Start of Block
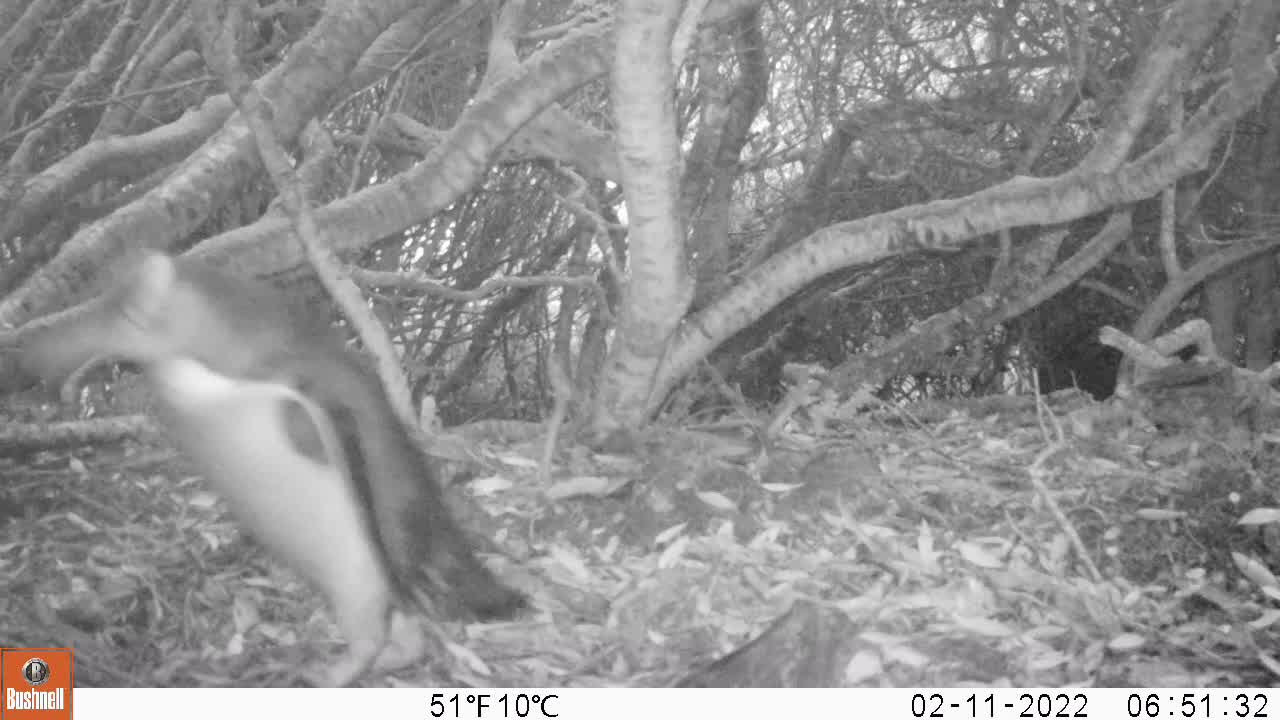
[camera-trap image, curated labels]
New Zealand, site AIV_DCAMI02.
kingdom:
End of Block
» WHAT TO DO: Without including any picture, repeat the data exactly.

» FINAL ANSWER:
[camera-trap image, curated labels]
New Zealand, site AIV_DCAMI02.
kingdom:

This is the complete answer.